## START Exercise data
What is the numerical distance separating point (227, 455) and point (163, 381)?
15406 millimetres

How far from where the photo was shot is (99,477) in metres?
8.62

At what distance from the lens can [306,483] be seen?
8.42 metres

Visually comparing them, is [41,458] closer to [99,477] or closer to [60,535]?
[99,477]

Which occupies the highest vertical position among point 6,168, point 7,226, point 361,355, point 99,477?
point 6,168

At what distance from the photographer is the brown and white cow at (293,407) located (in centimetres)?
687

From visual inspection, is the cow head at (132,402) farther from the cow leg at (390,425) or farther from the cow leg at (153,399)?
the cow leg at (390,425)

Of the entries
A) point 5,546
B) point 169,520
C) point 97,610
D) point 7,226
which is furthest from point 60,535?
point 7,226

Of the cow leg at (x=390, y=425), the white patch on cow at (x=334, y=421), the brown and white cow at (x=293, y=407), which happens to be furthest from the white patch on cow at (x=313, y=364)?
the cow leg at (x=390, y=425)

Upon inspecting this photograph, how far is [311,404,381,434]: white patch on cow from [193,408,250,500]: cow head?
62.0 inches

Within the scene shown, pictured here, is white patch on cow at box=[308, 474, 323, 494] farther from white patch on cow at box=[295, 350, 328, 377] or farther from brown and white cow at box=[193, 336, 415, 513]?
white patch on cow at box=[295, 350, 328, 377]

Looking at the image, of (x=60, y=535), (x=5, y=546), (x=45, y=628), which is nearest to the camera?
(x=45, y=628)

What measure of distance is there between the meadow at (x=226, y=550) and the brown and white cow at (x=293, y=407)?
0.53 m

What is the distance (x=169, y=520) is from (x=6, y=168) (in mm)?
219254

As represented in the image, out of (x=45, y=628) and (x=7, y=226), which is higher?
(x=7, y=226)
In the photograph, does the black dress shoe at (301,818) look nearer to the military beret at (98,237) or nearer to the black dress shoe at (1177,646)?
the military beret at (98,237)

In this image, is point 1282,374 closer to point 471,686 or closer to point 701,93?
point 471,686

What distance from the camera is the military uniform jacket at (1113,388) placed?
## END Exercise data
Reproduce the whole listing above word for word, line by line.

Exercise answer –
What is the numerical distance separating point (227, 455) and point (163, 381)?
15406 millimetres

How far from where the photo was shot is (99,477) in metres?
8.62

At what distance from the lens can [306,483] be seen?
8.42 metres

Visually comparing them, is [41,458] closer to [99,477] or closer to [60,535]?
[99,477]

Which occupies the highest vertical position among point 6,168, point 7,226, point 361,355, point 99,477?
point 6,168

At what distance from the photographer is the brown and white cow at (293,407) located (in centimetres)?
687

From visual inspection, is the cow head at (132,402) farther from the cow leg at (390,425) or farther from the cow leg at (153,399)?
the cow leg at (390,425)

Of the entries
A) point 5,546
B) point 169,520
C) point 97,610
D) point 7,226
which is furthest from point 60,535?
point 7,226

Of the cow leg at (x=390, y=425), the white patch on cow at (x=334, y=421), the brown and white cow at (x=293, y=407), which happens to be furthest from the white patch on cow at (x=313, y=364)?
the cow leg at (x=390, y=425)

Upon inspecting this photograph, how far is [311,404,381,434]: white patch on cow from [193,408,250,500]: cow head?
62.0 inches

Within the scene shown, pictured here, is white patch on cow at box=[308, 474, 323, 494] farther from white patch on cow at box=[295, 350, 328, 377] or farther from brown and white cow at box=[193, 336, 415, 513]?
white patch on cow at box=[295, 350, 328, 377]

Looking at the image, of (x=60, y=535), (x=5, y=546), (x=45, y=628), which is nearest to the camera?
(x=45, y=628)

What measure of distance is there between the meadow at (x=226, y=550) and the brown and white cow at (x=293, y=407)?
0.53 m

What is the distance (x=169, y=520) is from (x=6, y=168) (in mm)?
219254

As represented in the image, out of (x=45, y=628) and (x=7, y=226), which is higher?
(x=7, y=226)
In the photograph, does the black dress shoe at (301,818) look nearer to the military beret at (98,237) or nearer to the black dress shoe at (1177,646)?
the military beret at (98,237)

In this image, is point 1282,374 closer to point 471,686 or closer to point 701,93?
point 471,686

What distance from the camera is the military uniform jacket at (1113,388) placed?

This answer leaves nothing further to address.